It is very encouraging news that people around the world have so far ranked “a good education” as their top choice in the UN’s My World poll on post-2015 priorities. It’s too early to celebrate yet, however. There are recent signs that advocates have to work even harder to demonstrate that education is not only a fundamental goal in its own right but also a crucial route to achieving other development goals.
For one thing, education was not even mentioned in the communiqué of the recent Bali high-level panel the post-2015 agenda on ‘developing a global partnership for development’. The communiqué made progress in aligning two competing visions for the post-2015 development agenda – one centred on eradicating poverty and the other on sustainable development. But it is worrying that the communiqué failed to mention education, which underpins all other development efforts and transforms them into long-term change. While the high-level panel failed to recognize education’s importance, 200,000 people voting on their post-2015 priorities – whose views were passed on to the meeting in Bali – have placed education at the top.
Better healthcare, improving governance and protecting the environment are certainly key issues. So are food security, gender equality, job creation, clean water and the other priorities listed in the My World poll. What they all have in common is that education makes them happen. Education should be front and centre in the post-2015 development framework not just because it is essential in itself and a human right but also because it empowers people to look after themselves, their families, their communities and their environment.
Here are just a few examples of how education builds a foundation for reaching other development goals:
- Education reduces poverty: If all children in low-income countries left school with basic reading skills, 171 million people could be lifted out of poverty – equivalent to a 12% cut in world poverty.
- Education reduces child mortality: If the average child mortality rate in sub-Saharan Africa were to fall to the level for children born to mothers with some secondary education, there would be 1.8 million fewer child deaths.
- Education promotes health: Women with secondary education are far more likely to be aware of measures for preventing mother-to-child transmission of HIV. In Malawi, 27% of women with no education are aware that the risk of mother-to-child transmission can be reduced if the mother takes drugs during pregnancy; for women with secondary education or higher the share rises to 60%.

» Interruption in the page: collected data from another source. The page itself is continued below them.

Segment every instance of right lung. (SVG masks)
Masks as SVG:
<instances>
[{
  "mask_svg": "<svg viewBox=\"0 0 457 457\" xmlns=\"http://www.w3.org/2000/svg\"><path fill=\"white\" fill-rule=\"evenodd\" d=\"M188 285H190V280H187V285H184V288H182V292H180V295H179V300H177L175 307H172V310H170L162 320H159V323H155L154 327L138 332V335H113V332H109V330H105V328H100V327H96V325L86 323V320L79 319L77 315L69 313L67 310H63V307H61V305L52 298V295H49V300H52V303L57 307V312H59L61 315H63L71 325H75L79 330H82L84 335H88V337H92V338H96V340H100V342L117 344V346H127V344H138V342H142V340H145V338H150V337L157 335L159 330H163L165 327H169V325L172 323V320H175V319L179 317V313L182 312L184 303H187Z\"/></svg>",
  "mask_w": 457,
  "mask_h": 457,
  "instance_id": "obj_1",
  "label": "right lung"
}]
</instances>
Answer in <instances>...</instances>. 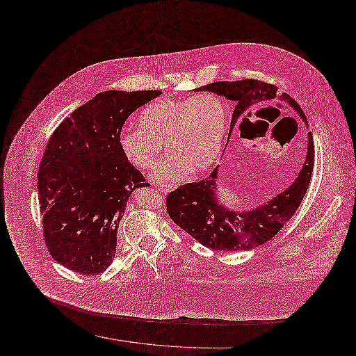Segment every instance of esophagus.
Instances as JSON below:
<instances>
[{"instance_id": "esophagus-1", "label": "esophagus", "mask_w": 356, "mask_h": 356, "mask_svg": "<svg viewBox=\"0 0 356 356\" xmlns=\"http://www.w3.org/2000/svg\"><path fill=\"white\" fill-rule=\"evenodd\" d=\"M176 186H159V189L163 192V193H168L170 191H172V189H175Z\"/></svg>"}]
</instances>
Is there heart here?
Returning a JSON list of instances; mask_svg holds the SVG:
<instances>
[{
  "label": "heart",
  "mask_w": 356,
  "mask_h": 356,
  "mask_svg": "<svg viewBox=\"0 0 356 356\" xmlns=\"http://www.w3.org/2000/svg\"><path fill=\"white\" fill-rule=\"evenodd\" d=\"M138 122L140 128L120 134L124 157L140 170H149L164 144L170 154L157 164L152 179L179 181L191 170H207L216 161L227 129V109L212 93L186 100L160 99L143 109Z\"/></svg>",
  "instance_id": "obj_1"
}]
</instances>
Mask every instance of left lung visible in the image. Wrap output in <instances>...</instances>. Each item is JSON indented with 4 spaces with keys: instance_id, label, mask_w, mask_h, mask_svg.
<instances>
[{
    "instance_id": "obj_1",
    "label": "left lung",
    "mask_w": 356,
    "mask_h": 356,
    "mask_svg": "<svg viewBox=\"0 0 356 356\" xmlns=\"http://www.w3.org/2000/svg\"><path fill=\"white\" fill-rule=\"evenodd\" d=\"M235 102L228 140L248 112L273 102L288 104L308 125L298 102L287 93L277 92L275 85L257 80L218 81L196 89ZM307 141L302 170L291 186L271 200L241 211L227 207L218 195L220 188V165H218L207 179L188 183L170 192L167 197L170 219L200 244L216 251H250L270 241L298 211L309 186L315 156L311 132H308Z\"/></svg>"
}]
</instances>
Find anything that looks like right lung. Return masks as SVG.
I'll return each mask as SVG.
<instances>
[{
  "mask_svg": "<svg viewBox=\"0 0 356 356\" xmlns=\"http://www.w3.org/2000/svg\"><path fill=\"white\" fill-rule=\"evenodd\" d=\"M160 90H105L53 132L37 177L44 236L70 271L97 275L115 259L118 228L136 188L148 186L124 157V122Z\"/></svg>",
  "mask_w": 356,
  "mask_h": 356,
  "instance_id": "obj_1",
  "label": "right lung"
}]
</instances>
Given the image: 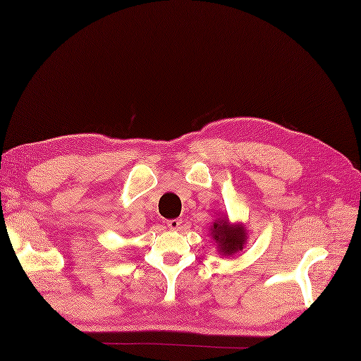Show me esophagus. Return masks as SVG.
Returning a JSON list of instances; mask_svg holds the SVG:
<instances>
[{
  "instance_id": "obj_1",
  "label": "esophagus",
  "mask_w": 361,
  "mask_h": 361,
  "mask_svg": "<svg viewBox=\"0 0 361 361\" xmlns=\"http://www.w3.org/2000/svg\"><path fill=\"white\" fill-rule=\"evenodd\" d=\"M181 224H183V220H181V219L167 220V226L171 228V229H173V231H176V229H180V228H181Z\"/></svg>"
}]
</instances>
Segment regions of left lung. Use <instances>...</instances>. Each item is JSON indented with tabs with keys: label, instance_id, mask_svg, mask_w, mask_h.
I'll list each match as a JSON object with an SVG mask.
<instances>
[{
	"label": "left lung",
	"instance_id": "8db88e82",
	"mask_svg": "<svg viewBox=\"0 0 361 361\" xmlns=\"http://www.w3.org/2000/svg\"><path fill=\"white\" fill-rule=\"evenodd\" d=\"M211 239L216 243L217 252L221 256L233 257L240 252L248 242V229L242 221H229L228 217L219 216L209 228Z\"/></svg>",
	"mask_w": 361,
	"mask_h": 361
}]
</instances>
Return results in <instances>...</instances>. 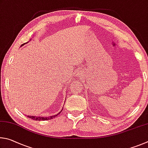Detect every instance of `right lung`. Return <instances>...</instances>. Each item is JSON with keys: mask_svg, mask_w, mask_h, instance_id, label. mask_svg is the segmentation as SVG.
I'll return each mask as SVG.
<instances>
[{"mask_svg": "<svg viewBox=\"0 0 148 148\" xmlns=\"http://www.w3.org/2000/svg\"><path fill=\"white\" fill-rule=\"evenodd\" d=\"M28 42H27V43H23V44H22L21 45V46H23L25 45V44H26V43H27ZM63 110V108H62V110ZM62 110L60 111V112H58V114H55V115H54V116H49V117H45V116H44V117H42V116H28V118H31V119H32V120H36V121H41V120H43V121H44V120H51V119H53V118H55L56 116H58L60 113L61 112H62Z\"/></svg>", "mask_w": 148, "mask_h": 148, "instance_id": "right-lung-1", "label": "right lung"}]
</instances>
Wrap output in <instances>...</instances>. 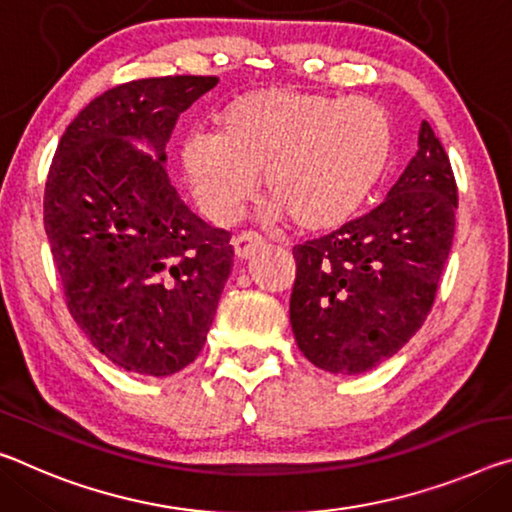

Education should not only be central in the post-2015 process; it is also vital that we reach a consensus on what a “good education” entails, and set measurable targets to achieve it. Here is our proposed goal for education:
Every child, young person and adult, whatever their circumstances, should have an equal opportunity to learn to read and write with understanding, and do basic mathematics.
This means that all children, regardless of their circumstances, should complete pre-primary, primary and lower secondary education of good quality. Youth and adults need the opportunity to acquire skills to obtain decent jobs and lead fulfilling lives. Achieving this goal will not only be beneficial for individuals (including for the 250 million children who are currently not even achieving the basics), but also for the societies in which they live.
The Millennium Development Goals have often been criticised for being designed with a “top-down” approach. The UN and high-level panel are doing their utmost to ensure that this time around, the process is more consultative. For this very reason, it would be wrong to ignore the clear message coming through the My World poll that a good education is the top priority for a world after 2015. The high-level panel also has the task of reflecting the mutual benefits and interconnections between all sectors when drafting a new set of goals – and education’s role in enabling the rest of the development agenda is undeniable.